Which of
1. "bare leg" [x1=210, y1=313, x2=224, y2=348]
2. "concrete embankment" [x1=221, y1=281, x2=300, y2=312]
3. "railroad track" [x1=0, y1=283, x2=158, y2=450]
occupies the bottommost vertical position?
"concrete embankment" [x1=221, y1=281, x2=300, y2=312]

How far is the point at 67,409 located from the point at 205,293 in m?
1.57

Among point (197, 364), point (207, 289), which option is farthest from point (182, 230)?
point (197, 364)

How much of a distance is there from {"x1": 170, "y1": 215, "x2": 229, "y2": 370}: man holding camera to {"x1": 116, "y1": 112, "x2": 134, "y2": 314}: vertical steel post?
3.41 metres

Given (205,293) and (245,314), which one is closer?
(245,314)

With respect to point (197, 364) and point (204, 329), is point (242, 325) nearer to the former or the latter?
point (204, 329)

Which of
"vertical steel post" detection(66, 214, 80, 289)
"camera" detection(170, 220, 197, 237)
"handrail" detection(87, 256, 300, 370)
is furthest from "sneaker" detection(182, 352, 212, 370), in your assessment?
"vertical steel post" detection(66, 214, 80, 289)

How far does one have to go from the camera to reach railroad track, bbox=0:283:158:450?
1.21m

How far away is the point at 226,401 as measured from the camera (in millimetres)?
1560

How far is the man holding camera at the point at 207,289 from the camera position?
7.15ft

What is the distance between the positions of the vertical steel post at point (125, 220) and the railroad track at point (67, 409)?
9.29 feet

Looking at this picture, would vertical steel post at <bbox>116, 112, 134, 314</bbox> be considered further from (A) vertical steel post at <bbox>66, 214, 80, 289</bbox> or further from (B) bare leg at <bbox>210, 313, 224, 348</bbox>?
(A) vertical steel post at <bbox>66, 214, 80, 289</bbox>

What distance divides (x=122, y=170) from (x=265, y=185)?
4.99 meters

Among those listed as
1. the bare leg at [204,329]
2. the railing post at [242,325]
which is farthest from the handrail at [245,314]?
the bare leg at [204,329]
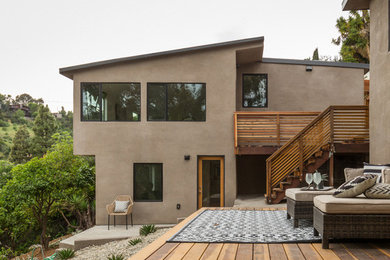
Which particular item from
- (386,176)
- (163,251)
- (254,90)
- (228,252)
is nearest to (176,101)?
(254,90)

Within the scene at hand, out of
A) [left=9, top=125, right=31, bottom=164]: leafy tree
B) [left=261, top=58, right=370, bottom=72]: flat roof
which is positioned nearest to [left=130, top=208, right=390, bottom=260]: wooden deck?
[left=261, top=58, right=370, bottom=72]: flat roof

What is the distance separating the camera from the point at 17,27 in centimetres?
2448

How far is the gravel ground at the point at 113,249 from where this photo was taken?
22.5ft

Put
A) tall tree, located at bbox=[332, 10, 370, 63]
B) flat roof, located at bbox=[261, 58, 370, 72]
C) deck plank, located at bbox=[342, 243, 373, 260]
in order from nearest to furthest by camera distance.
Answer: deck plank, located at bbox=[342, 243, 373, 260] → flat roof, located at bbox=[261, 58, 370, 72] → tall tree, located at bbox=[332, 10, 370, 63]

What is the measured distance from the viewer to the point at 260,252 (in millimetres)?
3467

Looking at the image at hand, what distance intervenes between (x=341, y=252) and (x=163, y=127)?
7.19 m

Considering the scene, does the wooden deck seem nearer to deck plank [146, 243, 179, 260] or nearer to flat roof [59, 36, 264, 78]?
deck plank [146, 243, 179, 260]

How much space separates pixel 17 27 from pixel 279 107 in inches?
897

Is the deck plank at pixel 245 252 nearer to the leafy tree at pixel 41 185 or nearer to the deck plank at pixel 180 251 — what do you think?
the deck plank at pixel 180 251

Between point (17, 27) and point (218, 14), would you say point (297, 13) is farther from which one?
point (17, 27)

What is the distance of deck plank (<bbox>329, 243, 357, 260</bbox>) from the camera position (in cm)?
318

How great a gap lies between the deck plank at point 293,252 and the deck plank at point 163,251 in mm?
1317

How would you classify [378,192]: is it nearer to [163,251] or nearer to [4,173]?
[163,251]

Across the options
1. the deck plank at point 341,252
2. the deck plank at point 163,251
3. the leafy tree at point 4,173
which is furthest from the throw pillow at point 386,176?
**********
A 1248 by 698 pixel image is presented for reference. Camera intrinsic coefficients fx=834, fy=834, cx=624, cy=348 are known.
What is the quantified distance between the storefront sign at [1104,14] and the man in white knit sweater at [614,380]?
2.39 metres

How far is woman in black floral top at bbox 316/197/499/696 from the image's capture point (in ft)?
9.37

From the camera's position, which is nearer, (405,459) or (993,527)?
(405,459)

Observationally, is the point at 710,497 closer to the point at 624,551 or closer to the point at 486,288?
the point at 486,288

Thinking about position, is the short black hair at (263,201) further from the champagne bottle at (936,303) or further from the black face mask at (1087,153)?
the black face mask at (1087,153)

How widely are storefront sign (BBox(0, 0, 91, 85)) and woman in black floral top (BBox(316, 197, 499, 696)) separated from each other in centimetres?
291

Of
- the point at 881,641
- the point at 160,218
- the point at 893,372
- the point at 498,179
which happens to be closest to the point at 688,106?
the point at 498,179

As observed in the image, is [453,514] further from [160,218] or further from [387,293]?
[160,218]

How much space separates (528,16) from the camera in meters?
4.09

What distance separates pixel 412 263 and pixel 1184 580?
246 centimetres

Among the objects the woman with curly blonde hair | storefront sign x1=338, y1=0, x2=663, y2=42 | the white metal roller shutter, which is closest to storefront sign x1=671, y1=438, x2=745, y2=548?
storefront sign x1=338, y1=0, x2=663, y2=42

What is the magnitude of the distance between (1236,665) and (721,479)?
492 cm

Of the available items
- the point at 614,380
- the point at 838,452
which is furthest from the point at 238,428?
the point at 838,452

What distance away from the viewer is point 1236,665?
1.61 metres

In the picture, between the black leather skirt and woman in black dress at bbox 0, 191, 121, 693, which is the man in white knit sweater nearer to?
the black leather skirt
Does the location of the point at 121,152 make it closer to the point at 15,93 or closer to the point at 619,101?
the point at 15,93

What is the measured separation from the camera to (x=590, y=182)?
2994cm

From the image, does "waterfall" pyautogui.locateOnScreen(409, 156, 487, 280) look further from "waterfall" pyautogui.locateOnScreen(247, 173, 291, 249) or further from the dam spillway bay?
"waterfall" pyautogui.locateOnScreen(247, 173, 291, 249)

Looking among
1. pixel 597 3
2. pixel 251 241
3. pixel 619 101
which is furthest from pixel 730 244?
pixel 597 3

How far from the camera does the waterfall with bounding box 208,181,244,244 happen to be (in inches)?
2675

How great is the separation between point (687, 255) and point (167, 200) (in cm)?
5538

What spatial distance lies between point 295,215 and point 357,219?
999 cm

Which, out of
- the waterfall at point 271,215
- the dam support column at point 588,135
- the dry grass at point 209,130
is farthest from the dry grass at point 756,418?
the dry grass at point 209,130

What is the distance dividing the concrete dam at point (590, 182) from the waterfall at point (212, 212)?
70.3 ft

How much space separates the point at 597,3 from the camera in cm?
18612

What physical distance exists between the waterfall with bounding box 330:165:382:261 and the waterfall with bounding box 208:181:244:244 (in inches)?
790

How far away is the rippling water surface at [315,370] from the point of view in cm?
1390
**********
[Given instruction] Return everything in the records above from the line containing "Considering the scene, does" down to the line containing "which is furthest from the throw", including both of those lines, copied word for word.

[Task response]
Considering the scene, does the wooden deck seem nearer to deck plank [146, 243, 179, 260] or nearer to flat roof [59, 36, 264, 78]?
deck plank [146, 243, 179, 260]

How much space separates pixel 17 27 from pixel 279 107 in inches?
897

Is the deck plank at pixel 245 252 nearer to the leafy tree at pixel 41 185 or nearer to the deck plank at pixel 180 251 — what do you think?
the deck plank at pixel 180 251

Between point (17, 27) and point (218, 14), would you say point (297, 13) is farther from which one?
point (17, 27)

What is the distance of deck plank (<bbox>329, 243, 357, 260</bbox>) from the camera position (in cm)?
318

How great a gap lies between the deck plank at point 293,252 and the deck plank at point 163,251 in mm?
1317

How would you classify [378,192]: is it nearer to [163,251] or nearer to [4,173]?
[163,251]

Across the options
1. the deck plank at point 341,252
2. the deck plank at point 163,251
3. the leafy tree at point 4,173
which is furthest from the throw pillow at point 386,176?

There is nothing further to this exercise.